Document passage:
=======
I think some posts jumped on that above b/c the OP said her H ALWAYS wants to turn her over. You're right, most 100% straight guys (including me) love the hell out of the positions you mentioned.


----------



## cpacan (Jan 2, 2012)

missmolly said:


> Confused,
> I don't understand how you can have a sexual relationship with someone who won't even look at you during the act.
> Doesn't this hurt you terribly and wave red flags at you?


I will have to tell my wife to stop wanting me to do that, didn't realize she wanted me to turn into a Bi...


----------



## larry.gray (Feb 21, 2011)

I'd encourage you to get yourself to a PFLAG meeting.

PFLAG: Coming Out Support for LGBT People 

You'll find people like yourself who can help and support you.


----------



## ScarletBegonias (Jun 26, 2012)

I get the feeling he's gay and dipping his toe into the pool to be sure.

doggy style is awesome but not if it's every single time. Isn't that what the dude from brokeback mountain did to his wife when he came home after being gay with his ranch companion?

i'd start making him wear a condom.or stop having sex all together.

then get him to the meeting Larry is talking about.You don't want to find yourself 20 years into marriage with a bunch of kids when your husband finally comes out and tells you he can't live a lie anymore.


----------



## CleanJerkSnatch (Jul 18, 2012)

He needs to stop watching the porn. Seriously, being married means you entered into a commitment to dedicate yourself to your spouse, and not watch porn of any kind, in turn asking your wife to turn over because he has been watching too much man porn? Seriously, this is so appalling that I wonder where you get your strength to tolerate this selfishness against you. If he wants you to turn over, fine, but no porn of any kind, the affect of it is never constructive.


----------



## jaharthur (May 25, 2012)

CleanJerkSnatch said:


> He needs to stop watching the porn. Seriously, being married means you entered into a commitment to dedicate yourself to your spouse, and not watch porn of any kind, in turn asking your wife to turn over because he has been watching too much man porn? Seriously, this is so appalling that I wonder where you get your strength to tolerate this selfishness against you. If he wants you to turn over, fine, but no porn of any kind, the affect of it is never constructive.


That wasn't in my marriage vows. And it's simply not true that viewing porn is always destructive. Sure, it can be, just like alcohol can be. But I do just fine with my glass of wine with dinner. That doesn't mean I'm about to go on a week-long bender.


----------



## CleanJerkSnatch (Jul 18, 2012)

jaharthur said:


> That wasn't in my marriage vows. And it's simply not true that viewing porn is always destructive. Sure, it can be, just like alcohol can be. But I do just fine with my glass of wine with dinner. That doesn't mean I'm about to go on a week-long bender.
=======
Record excerpts:
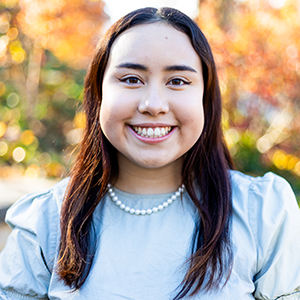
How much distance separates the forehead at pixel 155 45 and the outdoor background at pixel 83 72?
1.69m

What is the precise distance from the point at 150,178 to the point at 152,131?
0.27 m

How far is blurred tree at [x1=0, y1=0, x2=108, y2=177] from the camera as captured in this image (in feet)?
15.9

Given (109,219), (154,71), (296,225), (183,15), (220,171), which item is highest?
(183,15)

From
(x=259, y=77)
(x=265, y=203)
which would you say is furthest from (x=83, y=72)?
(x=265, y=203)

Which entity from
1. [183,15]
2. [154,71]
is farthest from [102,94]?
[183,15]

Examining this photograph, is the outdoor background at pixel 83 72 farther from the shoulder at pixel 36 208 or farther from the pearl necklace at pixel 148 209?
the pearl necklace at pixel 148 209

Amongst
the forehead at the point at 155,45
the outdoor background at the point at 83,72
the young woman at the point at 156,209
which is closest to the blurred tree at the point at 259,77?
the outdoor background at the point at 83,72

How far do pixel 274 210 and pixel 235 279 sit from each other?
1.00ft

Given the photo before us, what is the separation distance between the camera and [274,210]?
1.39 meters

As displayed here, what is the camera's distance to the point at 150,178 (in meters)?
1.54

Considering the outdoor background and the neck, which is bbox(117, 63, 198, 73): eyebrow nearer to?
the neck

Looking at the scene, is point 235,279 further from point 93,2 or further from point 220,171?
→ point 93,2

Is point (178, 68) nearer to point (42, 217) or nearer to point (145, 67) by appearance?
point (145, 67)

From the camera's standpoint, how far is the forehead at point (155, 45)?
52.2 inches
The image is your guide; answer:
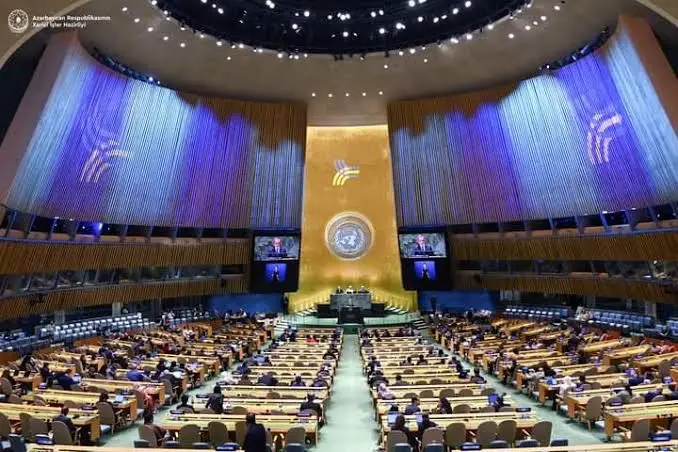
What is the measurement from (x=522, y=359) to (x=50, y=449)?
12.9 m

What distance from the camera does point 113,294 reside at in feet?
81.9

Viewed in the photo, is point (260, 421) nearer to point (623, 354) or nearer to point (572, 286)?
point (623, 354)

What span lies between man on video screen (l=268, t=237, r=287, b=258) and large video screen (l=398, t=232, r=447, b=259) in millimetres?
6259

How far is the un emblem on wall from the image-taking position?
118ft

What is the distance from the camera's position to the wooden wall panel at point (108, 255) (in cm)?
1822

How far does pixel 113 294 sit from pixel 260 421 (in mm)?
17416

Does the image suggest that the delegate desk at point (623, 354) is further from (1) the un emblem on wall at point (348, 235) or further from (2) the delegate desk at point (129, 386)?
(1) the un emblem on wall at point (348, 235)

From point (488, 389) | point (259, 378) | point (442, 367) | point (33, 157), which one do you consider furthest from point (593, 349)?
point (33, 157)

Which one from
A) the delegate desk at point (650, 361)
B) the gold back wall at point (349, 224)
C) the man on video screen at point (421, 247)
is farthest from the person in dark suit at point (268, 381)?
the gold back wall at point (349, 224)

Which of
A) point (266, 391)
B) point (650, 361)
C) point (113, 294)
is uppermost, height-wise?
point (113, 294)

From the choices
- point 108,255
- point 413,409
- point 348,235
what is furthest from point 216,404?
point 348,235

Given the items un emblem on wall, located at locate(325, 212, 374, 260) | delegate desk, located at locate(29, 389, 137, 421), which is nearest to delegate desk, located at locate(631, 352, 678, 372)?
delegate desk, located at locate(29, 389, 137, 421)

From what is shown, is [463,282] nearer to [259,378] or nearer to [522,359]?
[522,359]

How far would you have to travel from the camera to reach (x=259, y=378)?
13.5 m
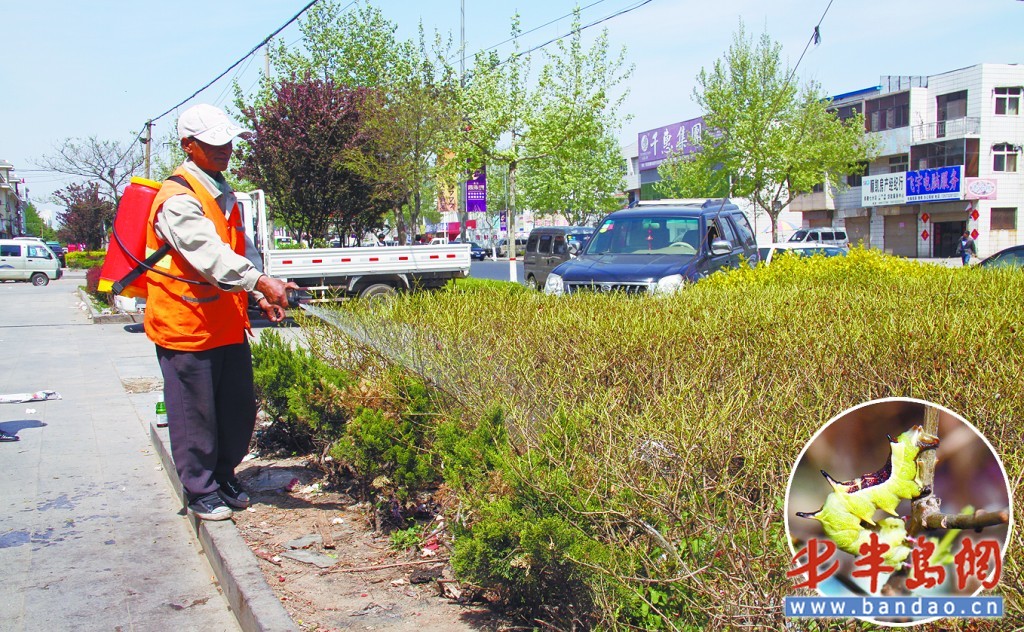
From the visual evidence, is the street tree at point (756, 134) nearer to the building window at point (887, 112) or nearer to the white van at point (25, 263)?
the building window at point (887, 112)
=======
Task goal: Rewrite the forum thread starting at "I get the feeling" and ending at "a lie anymore.", with "husband" changed to "spouse".

Response area:
I get the feeling he's gay and dipping his toe into the pool to be sure.

doggy style is awesome but not if it's every single time. Isn't that what the dude from brokeback mountain did to his wife when he came home after being gay with his ranch companion?

i'd start making him wear a condom.or stop having sex all together.

then get him to the meeting Larry is talking about.You don't want to find yourself 20 years into marriage with a bunch of kids when your spouse finally comes out and tells you he can't live a lie anymore.